**Task to complete**
Write out the "Love Hurts" post below word for word, from its date line to its final sentence.

**Page extract**

Monday, January 24, 2011

Love Hurts


Love hurts, love scars,
love wounds and marks
any heart not tough
or strong enough
to take a lot of pain.
 

I remember hearing someone talking about a “confrontation” they had initiated. After hearing a recap of the point by point dressing-down they had given to a friend regarding a certain sin-issue, I said, “Ouch!”

“Well, sometimes love hurts,” was their reply.

Love hurts. Somehow, I’m not sure that’s the correct interpretation of the phrase.

Would you think with me to your lowest point, to that horrible moment when someone found out that you had lied, cheated, stolen, gossiped, drank, smoked, laughed at a dirty joke, kicked a dog, said a curse word, lost your virginity, or looked longingly at a pretty woman who wasn't your wife. When your pride kicked your feet out from under you, and condemnation stole your breath, what pulled you out? What brought you back?

Was it a hard line? Was it the absolute holiness of God represented by the "discernment" of your brothers and sisters?

Let me take a time-out here to talk directly to the scholars: don't hide your actions behind Greek semantics, I took that class too. The difference between judgment and discernment is internal; I'm talking about perceptible actions.

OR, was it the grace of God represented by the agape love your received?

Love hurts? Doesn’t love cover our sins? (Prov 10:7)

This is not to say that sin does not require repentance, but, whenever the phrase "He/She needs to repent of his/her sin" is on our lips, we absolutely MUST remember that it is the kindness of God that BRINGS that repentance (Rom 2:1-4) not the dictate that repentance is necessary. 

Even those who have never read a bible know that sin requires repentance. It is not only the best publicized truth of Christian faith, but it is also one of the most universal social truths; there is rarely a need to say it. Yes you read that correctly, I’m saying that when someone’s sin is exposed, they do not need you to point out their sin and tell them to repent.

**Given information**

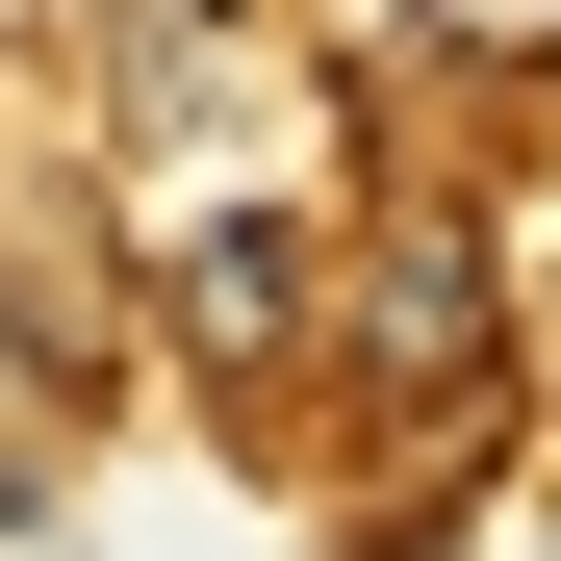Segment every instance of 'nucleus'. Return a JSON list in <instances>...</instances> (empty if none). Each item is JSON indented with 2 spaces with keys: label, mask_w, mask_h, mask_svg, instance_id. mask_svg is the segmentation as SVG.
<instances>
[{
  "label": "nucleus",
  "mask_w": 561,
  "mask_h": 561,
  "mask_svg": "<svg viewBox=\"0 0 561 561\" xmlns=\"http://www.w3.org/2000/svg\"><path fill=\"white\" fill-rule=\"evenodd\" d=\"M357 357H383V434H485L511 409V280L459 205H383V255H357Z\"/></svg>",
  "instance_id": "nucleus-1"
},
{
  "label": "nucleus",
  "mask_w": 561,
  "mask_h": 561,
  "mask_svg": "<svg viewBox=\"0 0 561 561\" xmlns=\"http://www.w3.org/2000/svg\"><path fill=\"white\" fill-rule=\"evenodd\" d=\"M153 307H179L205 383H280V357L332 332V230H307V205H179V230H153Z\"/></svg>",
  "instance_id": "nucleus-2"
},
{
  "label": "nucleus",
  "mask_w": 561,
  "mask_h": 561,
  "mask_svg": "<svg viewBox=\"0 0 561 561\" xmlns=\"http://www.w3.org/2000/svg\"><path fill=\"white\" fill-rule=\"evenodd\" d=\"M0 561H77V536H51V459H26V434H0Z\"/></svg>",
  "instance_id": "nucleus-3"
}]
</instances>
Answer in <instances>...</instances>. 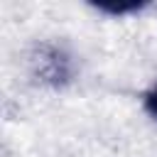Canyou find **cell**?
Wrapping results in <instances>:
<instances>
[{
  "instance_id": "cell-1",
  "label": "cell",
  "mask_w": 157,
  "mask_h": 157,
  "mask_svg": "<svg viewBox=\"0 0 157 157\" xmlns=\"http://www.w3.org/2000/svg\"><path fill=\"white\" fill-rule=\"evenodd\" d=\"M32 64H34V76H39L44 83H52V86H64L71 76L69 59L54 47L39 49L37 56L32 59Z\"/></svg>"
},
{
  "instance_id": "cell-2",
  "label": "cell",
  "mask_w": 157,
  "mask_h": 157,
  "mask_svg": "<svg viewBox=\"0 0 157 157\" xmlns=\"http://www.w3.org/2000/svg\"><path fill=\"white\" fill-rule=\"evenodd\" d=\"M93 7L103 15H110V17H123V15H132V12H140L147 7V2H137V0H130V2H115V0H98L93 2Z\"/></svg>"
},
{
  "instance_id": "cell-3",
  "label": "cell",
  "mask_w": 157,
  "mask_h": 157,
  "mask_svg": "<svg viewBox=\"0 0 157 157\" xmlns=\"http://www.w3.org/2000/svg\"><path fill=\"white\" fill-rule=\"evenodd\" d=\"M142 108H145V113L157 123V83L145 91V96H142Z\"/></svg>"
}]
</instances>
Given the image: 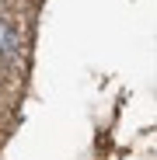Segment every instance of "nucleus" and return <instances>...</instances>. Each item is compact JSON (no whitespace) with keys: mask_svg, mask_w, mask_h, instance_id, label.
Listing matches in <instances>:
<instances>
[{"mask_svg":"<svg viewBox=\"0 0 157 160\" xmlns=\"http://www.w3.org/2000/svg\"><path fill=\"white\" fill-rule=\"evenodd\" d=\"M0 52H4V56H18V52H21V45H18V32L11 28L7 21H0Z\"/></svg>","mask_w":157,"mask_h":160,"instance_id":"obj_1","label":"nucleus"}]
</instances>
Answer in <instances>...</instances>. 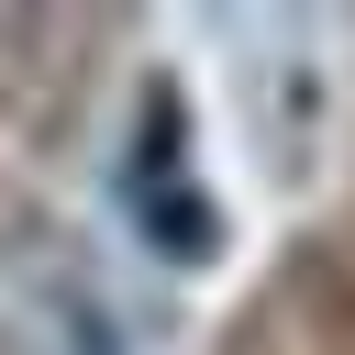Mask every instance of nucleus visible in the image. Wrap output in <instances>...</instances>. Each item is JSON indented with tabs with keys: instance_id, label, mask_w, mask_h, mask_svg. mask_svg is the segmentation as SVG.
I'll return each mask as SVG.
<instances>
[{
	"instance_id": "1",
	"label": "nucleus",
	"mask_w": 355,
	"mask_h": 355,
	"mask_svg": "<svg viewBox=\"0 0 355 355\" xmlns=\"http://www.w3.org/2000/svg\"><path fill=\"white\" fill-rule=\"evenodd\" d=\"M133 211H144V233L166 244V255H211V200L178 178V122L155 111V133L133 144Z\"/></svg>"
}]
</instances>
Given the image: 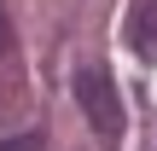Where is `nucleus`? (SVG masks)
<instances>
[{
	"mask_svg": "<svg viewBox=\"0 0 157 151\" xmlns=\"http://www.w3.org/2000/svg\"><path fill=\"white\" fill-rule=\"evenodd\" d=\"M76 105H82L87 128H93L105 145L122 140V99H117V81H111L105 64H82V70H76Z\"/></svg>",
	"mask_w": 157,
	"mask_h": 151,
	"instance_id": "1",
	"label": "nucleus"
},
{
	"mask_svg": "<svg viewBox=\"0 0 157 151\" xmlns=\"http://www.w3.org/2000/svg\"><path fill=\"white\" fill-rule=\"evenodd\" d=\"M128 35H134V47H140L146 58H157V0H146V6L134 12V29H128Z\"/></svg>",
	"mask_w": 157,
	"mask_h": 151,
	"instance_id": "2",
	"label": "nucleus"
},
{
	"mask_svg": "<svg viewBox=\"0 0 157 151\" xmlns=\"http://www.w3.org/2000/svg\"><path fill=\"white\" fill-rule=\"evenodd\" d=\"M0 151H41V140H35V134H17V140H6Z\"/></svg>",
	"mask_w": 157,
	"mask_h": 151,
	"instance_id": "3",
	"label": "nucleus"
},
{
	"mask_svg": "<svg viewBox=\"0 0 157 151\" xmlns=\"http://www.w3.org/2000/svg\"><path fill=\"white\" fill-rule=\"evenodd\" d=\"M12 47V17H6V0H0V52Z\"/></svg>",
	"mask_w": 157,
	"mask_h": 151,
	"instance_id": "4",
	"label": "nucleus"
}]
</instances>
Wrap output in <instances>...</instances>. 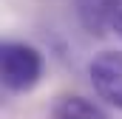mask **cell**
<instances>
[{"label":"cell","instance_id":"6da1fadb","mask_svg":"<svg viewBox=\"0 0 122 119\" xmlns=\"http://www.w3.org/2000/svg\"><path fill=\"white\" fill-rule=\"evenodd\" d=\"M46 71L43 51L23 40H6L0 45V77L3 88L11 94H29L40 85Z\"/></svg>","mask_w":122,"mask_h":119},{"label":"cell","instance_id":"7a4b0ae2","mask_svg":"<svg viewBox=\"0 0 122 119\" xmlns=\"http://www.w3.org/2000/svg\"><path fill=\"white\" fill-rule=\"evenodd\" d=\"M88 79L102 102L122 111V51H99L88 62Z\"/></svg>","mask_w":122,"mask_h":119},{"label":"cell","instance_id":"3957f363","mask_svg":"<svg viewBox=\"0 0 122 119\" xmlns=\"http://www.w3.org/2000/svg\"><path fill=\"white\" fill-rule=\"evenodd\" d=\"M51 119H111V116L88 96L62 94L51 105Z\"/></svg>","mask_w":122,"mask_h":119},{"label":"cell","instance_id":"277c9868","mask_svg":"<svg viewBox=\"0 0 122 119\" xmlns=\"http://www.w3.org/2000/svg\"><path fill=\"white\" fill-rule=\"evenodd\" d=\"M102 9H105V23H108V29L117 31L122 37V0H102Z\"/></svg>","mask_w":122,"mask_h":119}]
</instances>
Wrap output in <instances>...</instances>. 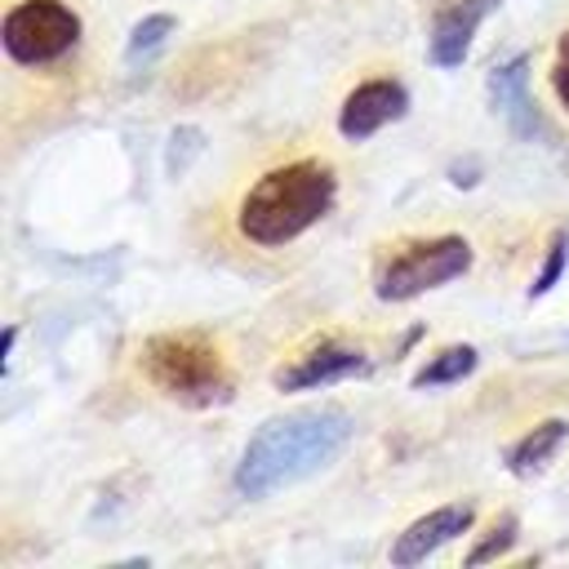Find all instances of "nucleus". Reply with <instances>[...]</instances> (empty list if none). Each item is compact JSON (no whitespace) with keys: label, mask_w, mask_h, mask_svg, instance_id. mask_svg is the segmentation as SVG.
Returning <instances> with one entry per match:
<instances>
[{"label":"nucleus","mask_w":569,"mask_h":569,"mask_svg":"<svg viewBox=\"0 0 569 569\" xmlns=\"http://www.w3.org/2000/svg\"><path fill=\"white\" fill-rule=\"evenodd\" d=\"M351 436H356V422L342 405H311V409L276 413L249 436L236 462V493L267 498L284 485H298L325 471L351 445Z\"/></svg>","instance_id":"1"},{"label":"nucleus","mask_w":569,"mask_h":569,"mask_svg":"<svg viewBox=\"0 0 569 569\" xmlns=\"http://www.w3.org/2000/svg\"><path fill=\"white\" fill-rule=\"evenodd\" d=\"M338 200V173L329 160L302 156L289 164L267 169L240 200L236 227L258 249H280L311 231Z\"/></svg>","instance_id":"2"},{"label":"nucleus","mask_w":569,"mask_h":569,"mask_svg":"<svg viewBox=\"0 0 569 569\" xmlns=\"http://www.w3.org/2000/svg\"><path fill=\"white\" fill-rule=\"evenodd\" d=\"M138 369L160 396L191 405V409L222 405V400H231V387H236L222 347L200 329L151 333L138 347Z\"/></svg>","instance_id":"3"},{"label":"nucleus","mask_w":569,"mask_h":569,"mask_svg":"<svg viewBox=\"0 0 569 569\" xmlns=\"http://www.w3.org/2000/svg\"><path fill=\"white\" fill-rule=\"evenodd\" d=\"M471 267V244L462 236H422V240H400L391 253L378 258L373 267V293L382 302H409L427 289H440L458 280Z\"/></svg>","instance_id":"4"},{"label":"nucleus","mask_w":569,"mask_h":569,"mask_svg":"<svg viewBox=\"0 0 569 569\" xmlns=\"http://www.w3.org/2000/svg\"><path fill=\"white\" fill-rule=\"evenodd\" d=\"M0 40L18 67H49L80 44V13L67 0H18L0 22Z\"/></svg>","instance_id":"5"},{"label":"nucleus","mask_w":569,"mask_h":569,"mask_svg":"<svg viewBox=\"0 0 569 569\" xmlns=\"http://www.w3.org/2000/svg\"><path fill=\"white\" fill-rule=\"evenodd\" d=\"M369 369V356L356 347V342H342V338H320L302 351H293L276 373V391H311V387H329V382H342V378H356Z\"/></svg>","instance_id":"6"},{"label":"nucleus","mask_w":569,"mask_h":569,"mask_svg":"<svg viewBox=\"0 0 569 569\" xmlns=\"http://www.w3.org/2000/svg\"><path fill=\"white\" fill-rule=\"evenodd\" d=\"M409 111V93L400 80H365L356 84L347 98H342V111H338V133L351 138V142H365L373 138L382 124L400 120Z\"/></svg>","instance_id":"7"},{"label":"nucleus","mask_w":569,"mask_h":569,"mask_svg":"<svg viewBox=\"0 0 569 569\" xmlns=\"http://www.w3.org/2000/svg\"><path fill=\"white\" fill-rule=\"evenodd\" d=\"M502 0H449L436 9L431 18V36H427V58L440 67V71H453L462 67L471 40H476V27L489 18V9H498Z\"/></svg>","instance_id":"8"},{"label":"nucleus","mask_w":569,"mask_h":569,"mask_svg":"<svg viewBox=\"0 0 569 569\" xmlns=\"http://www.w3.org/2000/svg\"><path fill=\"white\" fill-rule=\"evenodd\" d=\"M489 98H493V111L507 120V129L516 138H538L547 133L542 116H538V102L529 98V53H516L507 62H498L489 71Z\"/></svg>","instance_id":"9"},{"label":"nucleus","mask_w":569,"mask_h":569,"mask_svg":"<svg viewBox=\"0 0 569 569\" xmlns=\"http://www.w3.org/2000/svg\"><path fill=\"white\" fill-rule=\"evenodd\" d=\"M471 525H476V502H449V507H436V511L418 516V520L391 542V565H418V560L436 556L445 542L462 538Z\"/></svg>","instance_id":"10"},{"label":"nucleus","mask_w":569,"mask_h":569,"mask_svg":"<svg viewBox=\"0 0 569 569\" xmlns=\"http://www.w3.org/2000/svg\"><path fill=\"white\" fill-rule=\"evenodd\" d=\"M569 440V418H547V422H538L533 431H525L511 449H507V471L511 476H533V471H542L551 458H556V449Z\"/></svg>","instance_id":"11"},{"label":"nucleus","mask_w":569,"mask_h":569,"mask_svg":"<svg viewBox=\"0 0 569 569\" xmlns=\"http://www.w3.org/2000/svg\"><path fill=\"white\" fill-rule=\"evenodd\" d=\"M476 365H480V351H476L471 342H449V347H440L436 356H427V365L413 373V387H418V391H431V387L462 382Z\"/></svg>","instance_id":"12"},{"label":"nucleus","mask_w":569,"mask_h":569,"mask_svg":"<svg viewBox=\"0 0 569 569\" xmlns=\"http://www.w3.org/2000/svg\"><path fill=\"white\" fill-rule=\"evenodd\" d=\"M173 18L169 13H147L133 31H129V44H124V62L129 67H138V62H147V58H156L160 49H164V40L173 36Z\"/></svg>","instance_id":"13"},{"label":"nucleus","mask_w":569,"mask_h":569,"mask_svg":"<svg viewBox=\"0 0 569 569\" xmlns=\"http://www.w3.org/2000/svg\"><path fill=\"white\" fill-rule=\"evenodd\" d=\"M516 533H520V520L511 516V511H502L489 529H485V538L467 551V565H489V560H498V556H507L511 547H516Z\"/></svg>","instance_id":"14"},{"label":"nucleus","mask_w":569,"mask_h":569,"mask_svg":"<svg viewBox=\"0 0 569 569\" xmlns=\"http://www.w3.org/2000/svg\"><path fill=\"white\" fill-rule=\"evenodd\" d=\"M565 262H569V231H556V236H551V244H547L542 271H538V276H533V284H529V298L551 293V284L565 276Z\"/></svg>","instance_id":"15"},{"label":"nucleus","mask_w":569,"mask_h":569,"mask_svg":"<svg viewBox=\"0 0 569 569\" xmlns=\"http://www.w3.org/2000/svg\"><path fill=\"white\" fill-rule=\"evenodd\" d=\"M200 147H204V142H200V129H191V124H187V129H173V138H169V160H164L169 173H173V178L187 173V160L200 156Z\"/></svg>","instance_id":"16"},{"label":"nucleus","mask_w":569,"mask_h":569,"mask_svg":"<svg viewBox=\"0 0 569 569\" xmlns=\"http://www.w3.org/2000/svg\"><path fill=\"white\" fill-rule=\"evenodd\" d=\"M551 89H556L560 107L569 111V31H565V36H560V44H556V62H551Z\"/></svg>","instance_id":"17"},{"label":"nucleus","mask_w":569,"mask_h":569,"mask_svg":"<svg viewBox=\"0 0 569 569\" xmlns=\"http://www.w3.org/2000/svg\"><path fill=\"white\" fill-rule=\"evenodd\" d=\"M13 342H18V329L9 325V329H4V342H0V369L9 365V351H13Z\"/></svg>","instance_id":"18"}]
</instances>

--

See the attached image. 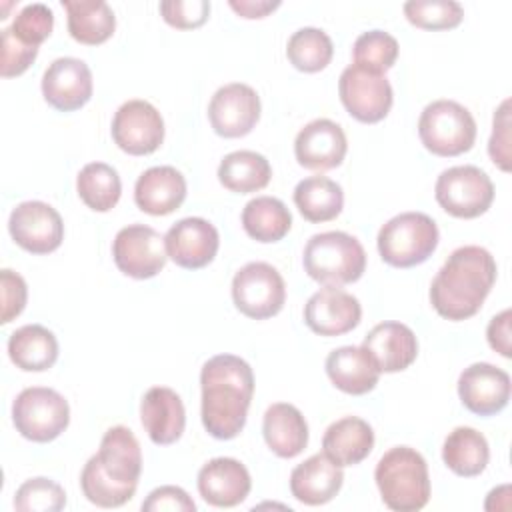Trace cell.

==

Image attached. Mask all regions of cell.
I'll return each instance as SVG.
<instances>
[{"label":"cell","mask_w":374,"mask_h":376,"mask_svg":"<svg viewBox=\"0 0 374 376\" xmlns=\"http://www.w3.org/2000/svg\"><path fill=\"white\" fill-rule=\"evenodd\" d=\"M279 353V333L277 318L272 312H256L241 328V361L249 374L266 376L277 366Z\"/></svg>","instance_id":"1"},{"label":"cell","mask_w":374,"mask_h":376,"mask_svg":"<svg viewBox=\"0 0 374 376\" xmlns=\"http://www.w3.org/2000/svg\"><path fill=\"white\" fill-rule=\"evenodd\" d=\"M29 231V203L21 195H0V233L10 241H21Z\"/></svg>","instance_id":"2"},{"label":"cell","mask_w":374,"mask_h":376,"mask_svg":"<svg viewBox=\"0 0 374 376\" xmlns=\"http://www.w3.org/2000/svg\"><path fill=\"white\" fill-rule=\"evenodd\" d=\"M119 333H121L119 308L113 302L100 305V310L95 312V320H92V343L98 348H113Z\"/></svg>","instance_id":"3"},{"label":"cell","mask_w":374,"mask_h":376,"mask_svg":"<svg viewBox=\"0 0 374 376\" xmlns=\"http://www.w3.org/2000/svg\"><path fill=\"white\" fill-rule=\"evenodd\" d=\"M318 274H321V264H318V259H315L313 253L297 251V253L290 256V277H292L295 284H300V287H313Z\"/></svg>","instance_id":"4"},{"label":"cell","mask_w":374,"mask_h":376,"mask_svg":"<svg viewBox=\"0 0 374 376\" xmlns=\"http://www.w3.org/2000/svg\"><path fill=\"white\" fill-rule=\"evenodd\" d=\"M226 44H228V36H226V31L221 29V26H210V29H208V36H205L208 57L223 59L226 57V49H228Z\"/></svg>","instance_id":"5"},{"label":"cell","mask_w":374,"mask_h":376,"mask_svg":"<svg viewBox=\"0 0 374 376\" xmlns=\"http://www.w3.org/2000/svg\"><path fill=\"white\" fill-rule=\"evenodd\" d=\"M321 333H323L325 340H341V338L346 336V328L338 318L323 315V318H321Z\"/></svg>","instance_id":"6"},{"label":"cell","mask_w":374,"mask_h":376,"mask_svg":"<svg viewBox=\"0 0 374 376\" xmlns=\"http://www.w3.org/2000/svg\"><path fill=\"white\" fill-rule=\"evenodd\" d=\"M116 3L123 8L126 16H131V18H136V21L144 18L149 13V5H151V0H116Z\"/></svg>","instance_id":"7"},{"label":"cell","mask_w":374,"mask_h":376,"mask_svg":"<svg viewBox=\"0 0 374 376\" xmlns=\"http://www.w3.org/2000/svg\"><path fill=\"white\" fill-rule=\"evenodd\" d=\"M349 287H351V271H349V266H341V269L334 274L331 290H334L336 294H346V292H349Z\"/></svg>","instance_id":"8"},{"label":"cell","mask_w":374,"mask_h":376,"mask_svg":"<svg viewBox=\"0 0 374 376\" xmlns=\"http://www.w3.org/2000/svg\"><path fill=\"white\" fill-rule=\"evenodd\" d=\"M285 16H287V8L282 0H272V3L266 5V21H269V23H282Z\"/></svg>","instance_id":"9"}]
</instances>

**Output for this task**
Monday, January 24, 2011

Love Hurts


Love hurts, love scars,
love wounds and marks
any heart not tough
or strong enough
to take a lot of pain.
 

I remember hearing someone talking about a “confrontation” they had initiated. After hearing a recap of the point by point dressing-down they had given to a friend regarding a certain sin-issue, I said, “Ouch!”

“Well, sometimes love hurts,” was their reply.

Love hurts. Somehow, I’m not sure that’s the correct interpretation of the phrase.

Would you think with me to your lowest point, to that horrible moment when someone found out that you had lied, cheated, stolen, gossiped, drank, smoked, laughed at a dirty joke, kicked a dog, said a curse word, lost your virginity, or looked longingly at a pretty woman who wasn't your wife. When your pride kicked your feet out from under you, and condemnation stole your breath, what pulled you out? What brought you back?

Was it a hard line? Was it the absolute holiness of God represented by the "discernment" of your brothers and sisters?

Let me take a time-out here to talk directly to the scholars: don't hide your actions behind Greek semantics, I took that class too. The difference between judgment and discernment is internal; I'm talking about perceptible actions.

OR, was it the grace of God represented by the agape love your received?

Love hurts? Doesn’t love cover our sins? (Prov 10:7)

This is not to say that sin does not require repentance, but, whenever the phrase "He/She needs to repent of his/her sin" is on our lips, we absolutely MUST remember that it is the kindness of God that BRINGS that repentance (Rom 2:1-4) not the dictate that repentance is necessary. 

Even those who have never read a bible know that sin requires repentance. It is not only the best publicized truth of Christian faith, but it is also one of the most universal social truths; there is rarely a need to say it. Yes you read that correctly, I’m saying that when someone’s sin is exposed, they do not need you to point out their sin and tell them to repent.